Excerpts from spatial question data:
[START]

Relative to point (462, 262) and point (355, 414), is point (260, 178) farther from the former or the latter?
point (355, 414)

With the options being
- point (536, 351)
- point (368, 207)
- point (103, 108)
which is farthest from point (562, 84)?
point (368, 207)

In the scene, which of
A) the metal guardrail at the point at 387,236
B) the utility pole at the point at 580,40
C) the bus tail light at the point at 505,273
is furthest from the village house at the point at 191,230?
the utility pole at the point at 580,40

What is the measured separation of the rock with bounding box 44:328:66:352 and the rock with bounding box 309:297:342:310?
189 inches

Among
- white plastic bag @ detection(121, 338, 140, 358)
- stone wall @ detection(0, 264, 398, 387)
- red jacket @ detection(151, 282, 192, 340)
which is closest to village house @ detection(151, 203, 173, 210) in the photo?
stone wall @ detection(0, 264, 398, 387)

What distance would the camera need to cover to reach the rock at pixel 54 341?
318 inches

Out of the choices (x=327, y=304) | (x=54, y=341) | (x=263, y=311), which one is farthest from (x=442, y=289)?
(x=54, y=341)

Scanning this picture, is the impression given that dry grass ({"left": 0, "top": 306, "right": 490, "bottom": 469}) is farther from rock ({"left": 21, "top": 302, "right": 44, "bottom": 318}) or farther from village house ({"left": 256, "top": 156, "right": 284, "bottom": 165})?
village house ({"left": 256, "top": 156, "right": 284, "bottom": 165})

[END]
[START]

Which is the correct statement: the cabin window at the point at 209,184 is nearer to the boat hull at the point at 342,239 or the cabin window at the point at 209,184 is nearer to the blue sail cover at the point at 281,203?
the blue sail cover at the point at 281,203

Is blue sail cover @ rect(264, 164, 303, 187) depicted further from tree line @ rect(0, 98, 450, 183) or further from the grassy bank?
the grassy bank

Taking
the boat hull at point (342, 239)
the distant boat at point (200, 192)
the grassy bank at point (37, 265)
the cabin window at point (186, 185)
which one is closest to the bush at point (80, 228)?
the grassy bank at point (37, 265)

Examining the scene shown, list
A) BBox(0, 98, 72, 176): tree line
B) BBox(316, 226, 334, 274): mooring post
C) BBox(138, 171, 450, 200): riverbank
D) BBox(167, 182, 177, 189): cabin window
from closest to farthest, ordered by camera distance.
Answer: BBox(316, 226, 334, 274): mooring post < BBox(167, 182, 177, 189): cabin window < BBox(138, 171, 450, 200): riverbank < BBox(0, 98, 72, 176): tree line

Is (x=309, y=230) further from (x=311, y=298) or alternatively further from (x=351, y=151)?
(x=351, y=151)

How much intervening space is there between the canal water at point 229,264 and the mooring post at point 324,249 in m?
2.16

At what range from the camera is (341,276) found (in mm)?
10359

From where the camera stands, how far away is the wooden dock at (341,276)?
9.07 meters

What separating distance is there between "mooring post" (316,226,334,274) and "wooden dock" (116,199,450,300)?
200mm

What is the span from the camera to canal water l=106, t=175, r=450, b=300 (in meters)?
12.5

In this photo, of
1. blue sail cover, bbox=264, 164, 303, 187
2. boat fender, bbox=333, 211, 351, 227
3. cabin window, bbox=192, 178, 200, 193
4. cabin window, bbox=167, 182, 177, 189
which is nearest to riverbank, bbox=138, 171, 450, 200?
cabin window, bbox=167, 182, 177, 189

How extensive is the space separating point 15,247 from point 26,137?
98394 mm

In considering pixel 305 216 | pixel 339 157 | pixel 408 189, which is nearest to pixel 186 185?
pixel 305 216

[END]

#### What is being asked:
Report every line of the records above that contains the string "separating", copying each such line in full. Treat uppercase and lowercase letters as distinct.

#### Answer below:
What separating distance is there between "mooring post" (316,226,334,274) and "wooden dock" (116,199,450,300)?
How extensive is the space separating point 15,247 from point 26,137?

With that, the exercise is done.